Table 1 Study characteristics
Fig. 2
figure 2

Imaging in osteosarcoma and radiomics study topics. Imaging examination is a routine in diagnosis and treatment decision in osteosarcoma. Radiomics has shown potential in personal precision medicine in this process. The study topics and number of radiomics studies in osteosarcoma with imaging modality were summarized. Note two studies built a prediction model for the response to NAC and a prognostic model for survival, respectively; and two studies built one prediction model for response to NAC a prognostic model for survival, respectively. This resulted in 33 radiomics models in 29 included studies. OS osteosarcoma, ES Ewing sarcoma, CS chondrosarcoma

Study quality

Figure 3 summarized the results of study quality evaluation. Table 2 showed that the median (range) of RQS for current osteosarcoma radiomics studies was 10 (3–18), with a percentage of the ideal score of 29.2% (305/1044) and the adherence rate of 44.6% (207/464). Tables 3 and 4 presented that the TRIPOD and CLAIM adherence rates were 59.2% (481/812) and 63.7% (961/1508), respectively. The risk of bias and applicability concerns were mainly related to the index test. The individual assessment for each study is present in Additional file 1: Tables S11–S14.

Fig. 3
figure 3

Quality assessment of included studies. a ideal percentage of RQS; b TRIPOD adherence rate; c CLAIM adherence rate; d QUADAS-2 assessment result

Table 2 RQS rating of included studies
Table 3 TRIPOD adherence of included studies
Table 4 CLAIM adherence of included studies

RQS addressed a radiomics-specific issue of phantom study (0.0%) and the deficiency in cut-off analysis (0.0%) and cost-effectiveness analysis (0.0%). TRIPOD emphasized the shortness in reporting title (6.9%), blindness of assessment for outcomes and predictors (10.3%; 13.7%), and stating study objective in introduction (24.1%). Both RQS and CLAIM indicated a low percentage of comparing the model with the benchmark (27.6%; 27.6%), while both TRIPOD and CLAIM pointed out the disadvantages in sample size or power calculation (10.3%; 13.7%), and missing data handling (20.7%; 20.7%). CLAIM identified extra lacking in reporting in data de-identification (10.3%), stating study hypothesis in introduction (13.8%), and failure analysis (17.2%). All the above three tools emphasized the validation (25/145, 17.2%; 32/64, 50.0%; 16/29, 55.2%) and open science or additional information (10/116, 8.6%; 6/58, 10.3%; 6/87, 6.9%). The correlation between RQS and TRIPOD (r = 0.7498, p < 0.001) was moderate, while that between TRIPOD and CLAIM (r = 0.9004, p < 0.001) and that between RQS and CLAIM (r = 0.8158, p < 0.001) were high (Additional file 1: Fig. S1).

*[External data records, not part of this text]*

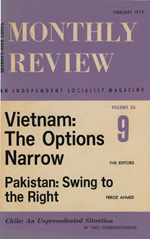 Monthly Review Volume 24, Number 9 (February 1973)
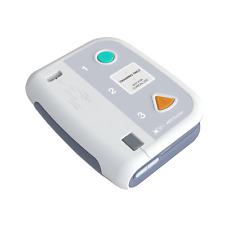 AED Trainer Automatic External Defibrillator CPR Practice Device in Portuguese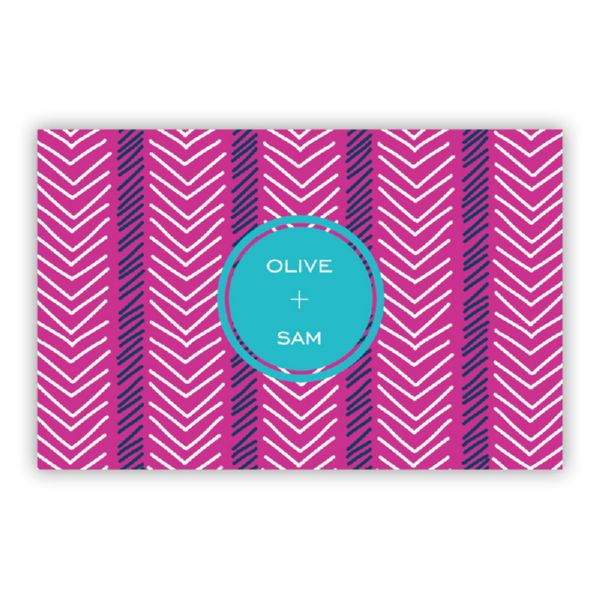 Topstitch Personalized Double-Sided Laminated Placemat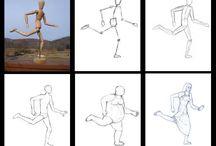 ihmisen piirtäminen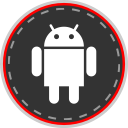 social, online, android, media icon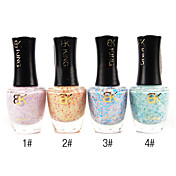 1PCS Top Coat Sequins Nail Polish No.1-4(17ml,Assorted Colors)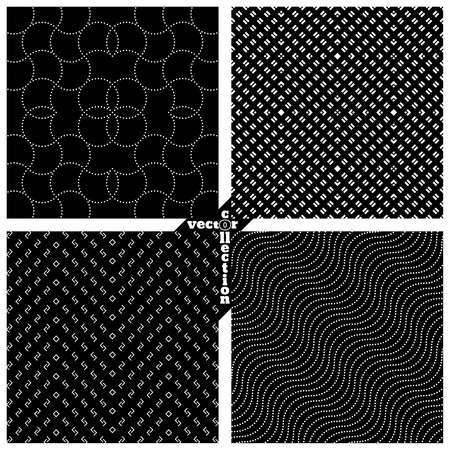dashed: Set of vector seamless pattern. Abstract monochrome backgrounds. Modern stylish textures. Regularly repeating geometrical shapes, dots, zigzags, diagonal waves. Vector element of graphical design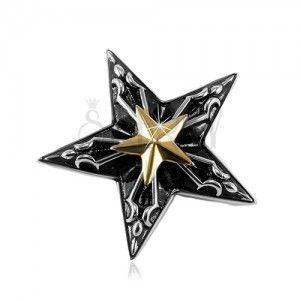 Stalowa zawieszka, duża czarna gwiazda z małą gwiazdą złotego koloru pośrodku obraz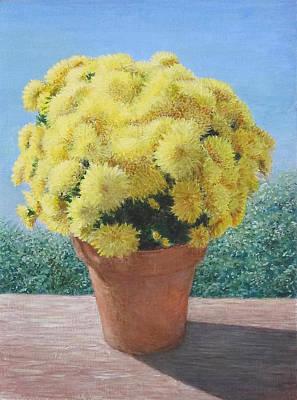Joyful Painting - Chrysanthemum Sun by Ellie Waligurski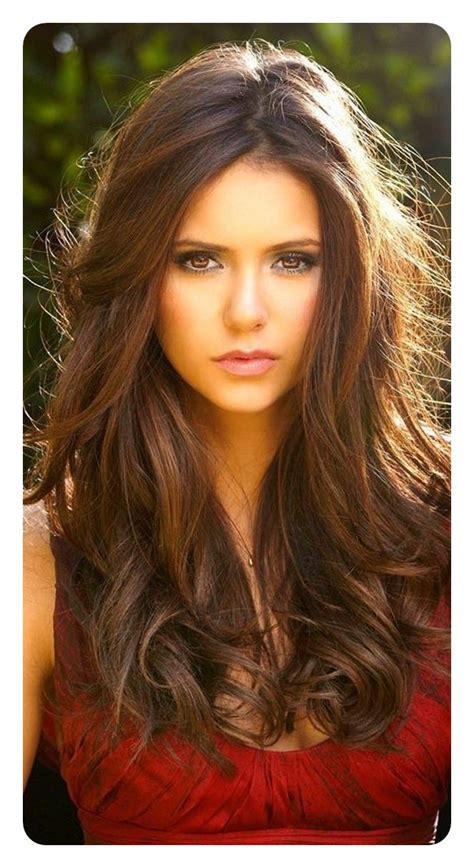 Rich Chestnut Brown Hair by 69 Beautiful Chestnut Hairstyles To Make Your Look Pop
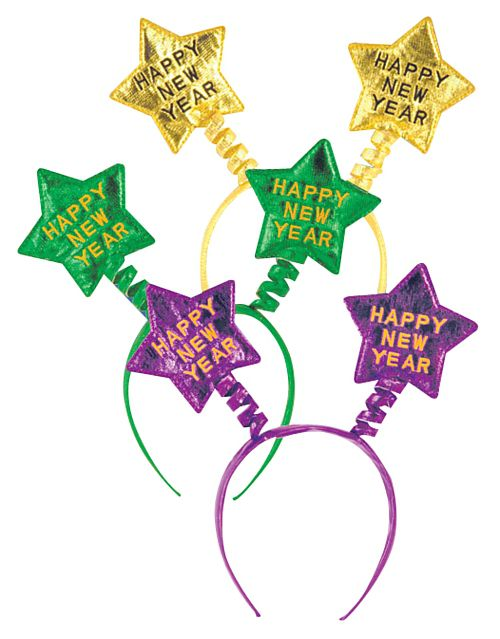 Happy New Year Head Boppers - Assorted Colours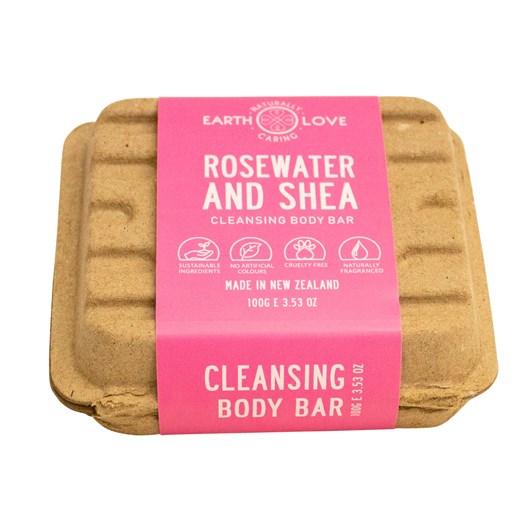 Earth Love Shea Butter & Rose Body Wash Bar 100g
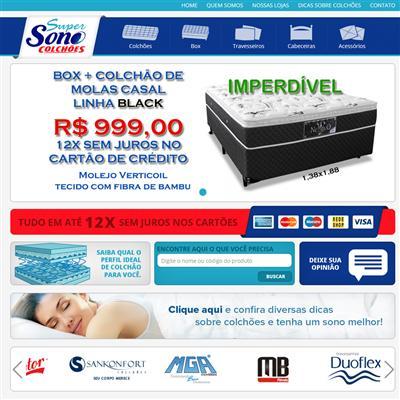 Super Sono Colchões|www.supersonocolchoes.com.br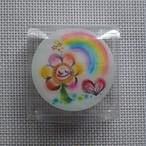 マルチケース【お花と虹】
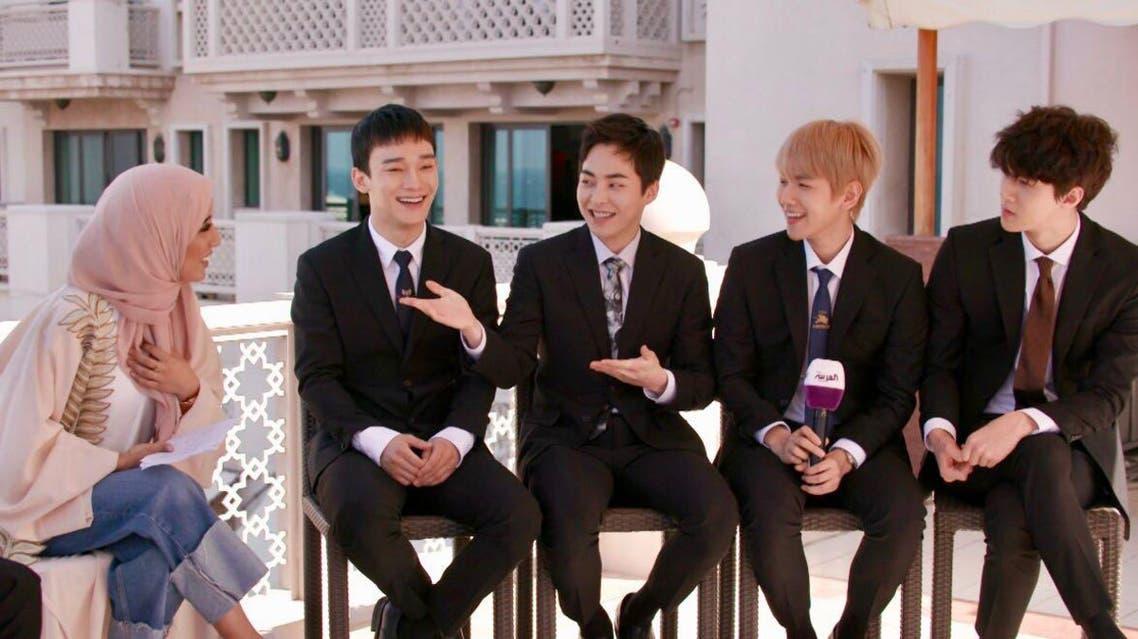 Al Arabiya interviews K-POP band EXO during their visit in Dubai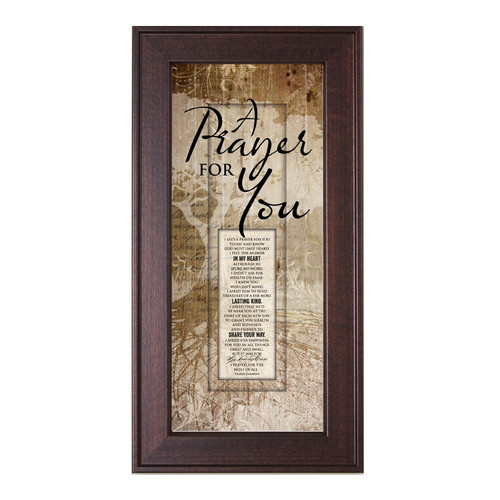 The James Lawrence Company A Prayer for You Framed Graphic Art
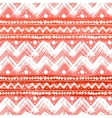 Ethnic pattern hand painted with zigzag vector image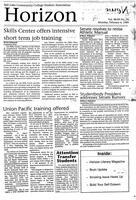 SLCC Student Newspapers 1989-02-06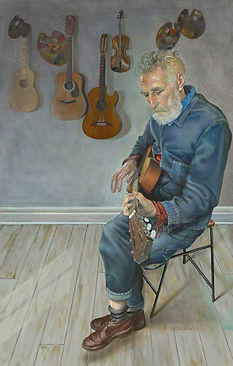 'John Byrne and His Guitars' - Oil on ca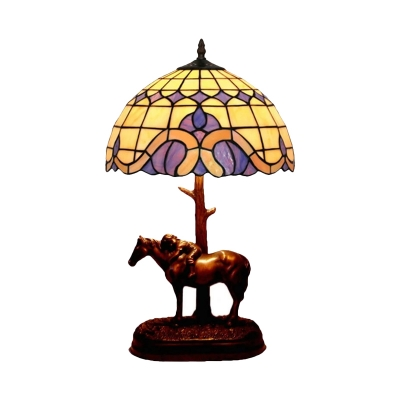 Hand Cut Glass Lattice Bowl Nightstand Light Tiffany 1 Head Coffee Night Lamp with Horse and Kid Deco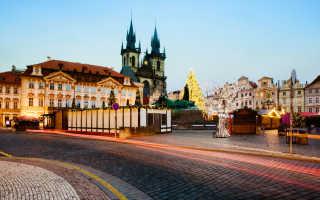 Срок оформления визы в Чехию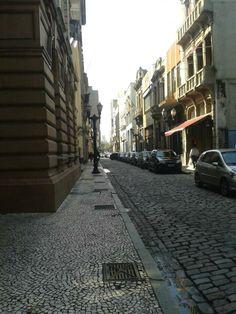 Centro Histórico - Santos SP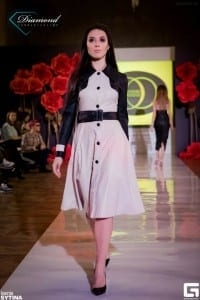Показ Eleonora Amosova (Moscow) в рамках NEVA FASHION WEEK ST.PETERSBURG -8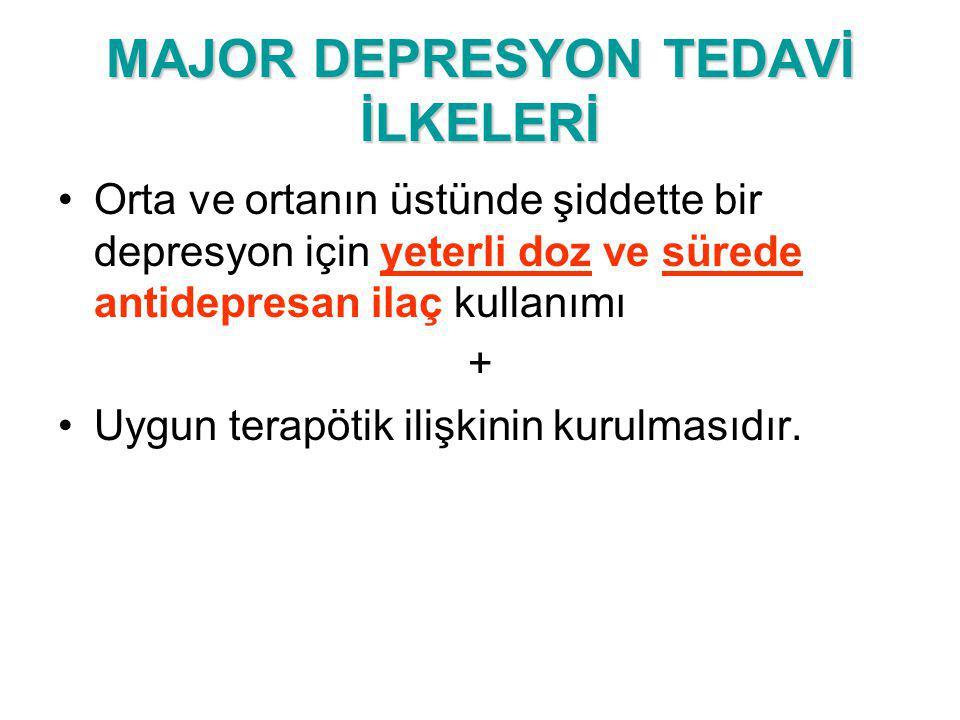 MAJOR DEPRESYON TEDAVİ İLKELERİ
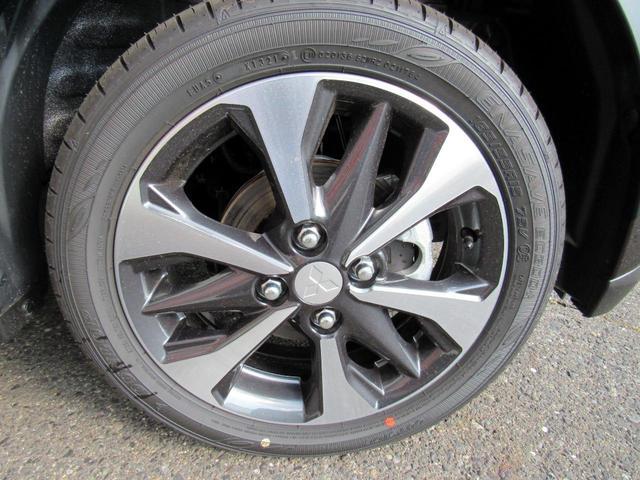 G 4WD プッシュスタート キーレスエントリー 電動格納ミラー 後席片側電動スライドドア 衝突軽減ブレーキ(7枚目)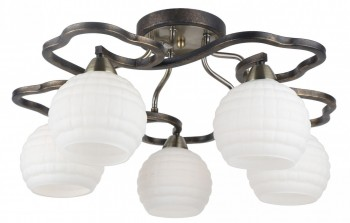 Фото товара A6379PL-5GA Arte Lamp LANA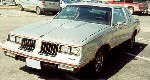 Front view of another 1984 Hurst/Olds Cutlass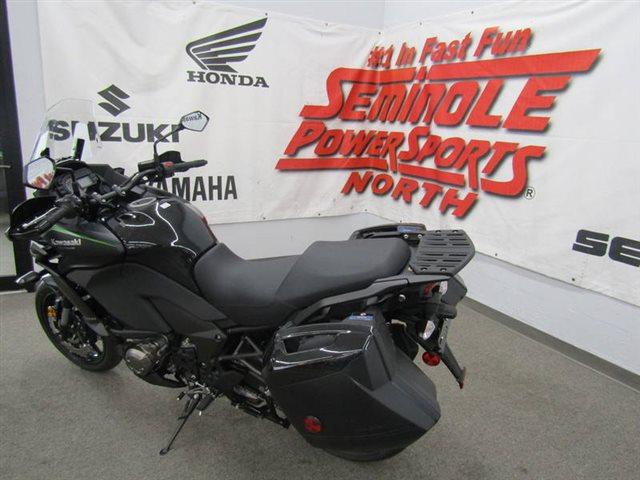 2018 Kawasaki Versys 1000 LT at Seminole PowerSports North, Eustis, FL 32726
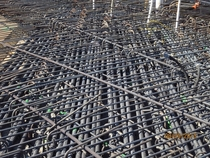 Ocean of Rebar in Bridge Deck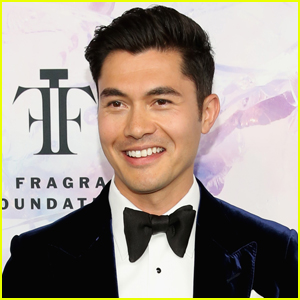 Henry Golding In Talks to Star in G.I. Joe Spinoff 'Snake Eyes'
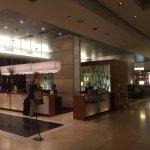 Photo de Montreal Airport Marriott In-Terminal Hotel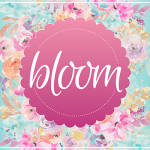 SAVE THE DATE for Bloom:: A New & Expectant Mom Event
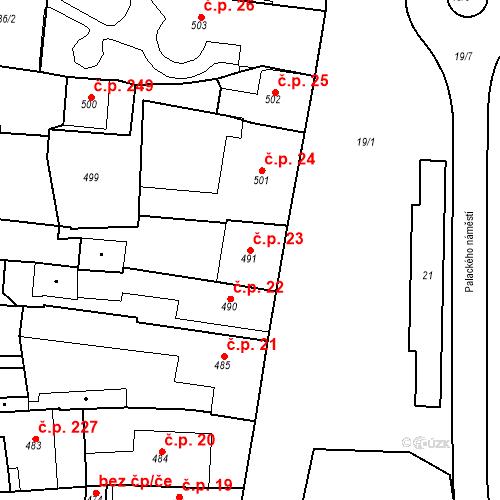 Katastrální mapa Stavební objekt Dobrovice 23, Dobrovice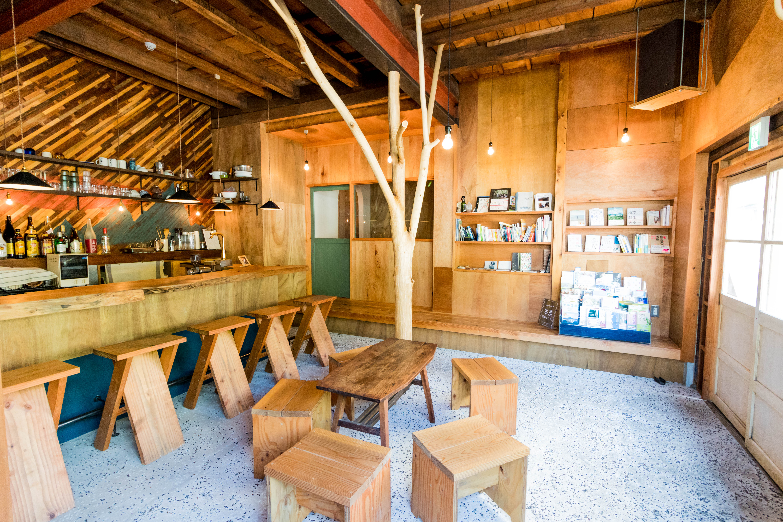 HOSTEL - Music & Coffee Hostel LnK (LODGING & KIN)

Figure 4 presents results of study quality evaluation with impact factor, sample size, and publication year. We compared the quality of studies published before and after the previous review and found that the ideal percentage of RQS (22.7% vs 33.8%, p = 0.020), the TRIPOD adherence rate (53.6% vs 63.4%, p = 0.026), and the CLAIM adherence rate (56.1% vs 69.1%, p = 0.007) have all been improved (Additional file 1: Table S15 and Additional file 1: Fig. S2). Subgroup analysis also found that imaging modalities utilized in studies have influence on TRIPOD and CLAIM adherence rates (p = 0.002, p = 0.004). The journal type and first authorship did not significantly influence study quality (both p > 0.05).

Fig. 4
figure 4

Quality evaluation with impact factor, sample size, and publication year. Swam plots of (a) ideal percentage of RQS, (b) TRIPOD adherence rate, and (c) CLAIM adherence rate with impact factor and sample size. The diameter of bubbles indicates the sample size of studies. The lighter color indicates the studies after the publication of previous review; the darker color indicates those before its publication. Notice one study published on journals without impact factor was excluded. d Bar plot depicting the number of studies, and line plots presenting ideal percentage of RQS, TRIPOD adherence rate, and CLAIM adherence rate of radiomics studies on osteosarcoma over the years

Meta-analysis

The meta-analysis of radiomics predicting NAC response by MRI presented a DOR of 28.83 (95%CI 10.27–80.95) on testing datasets of 115 osteosarcoma patients in total [35, 39, 55, 57] (Fig. 5). The corresponding metrics indicates a dramatic performance (Additional file 1: Figs. S3–S7). The Cochran’s Q test (Q = 5.18, p = 0.160) and Higgins I-square statistic (I2 = 42.04%) indicated that the heterogeneity was moderate. The funnel plot with Egger’s test (p = 0.035) and Begg’s test (p = 0.089) and the Deeks' funnel plot with Deeks’ asymmetry test (p = 0.069) revealed that the likelihood of publication bias was high (Additional file 1: Figs. S8–S9). The trim and fill analysis estimated that two studies were missing (Additional file 1: Fig. S10). However, the adjusted DOR was 20.53 (95%CI 7.80–54.06; p < 0.001). The level of evidence supporting the application of radiomics in predicting NAC response by MRI is rated as weak (Table 5). All meta-analyzed data are presented in Additional file 1: Table S16.

Fig. 5
figure 5

Forest plots of diagnostic odds ratios. The performance of radiomics in prediction of NAC response in osteosarcoma patients based on testing datasets. TP pathological good responders predicted as good responders, FP pathological poor responders predicted as good responders, FN pathological good responders predicted as poor responders, TN pathological poor responders predicted as poor responders

Table 5 The prediction performance of radiomics for NAC response in osteosarcoma patients

Discussion

We provided an updated systematic review on osteosarcoma radiomics. Although the overall methodological and reporting quality of included studies was still suboptimal, it has improved after the publication of the previous review. The evidence supporting MRI-driven radiomics to predict NAC response in osteosarcoma has been rated as weak based on meta-analysis of testing data. CLAIM has shown unique ability in capturing deficiency in radiomics studies with deep learning.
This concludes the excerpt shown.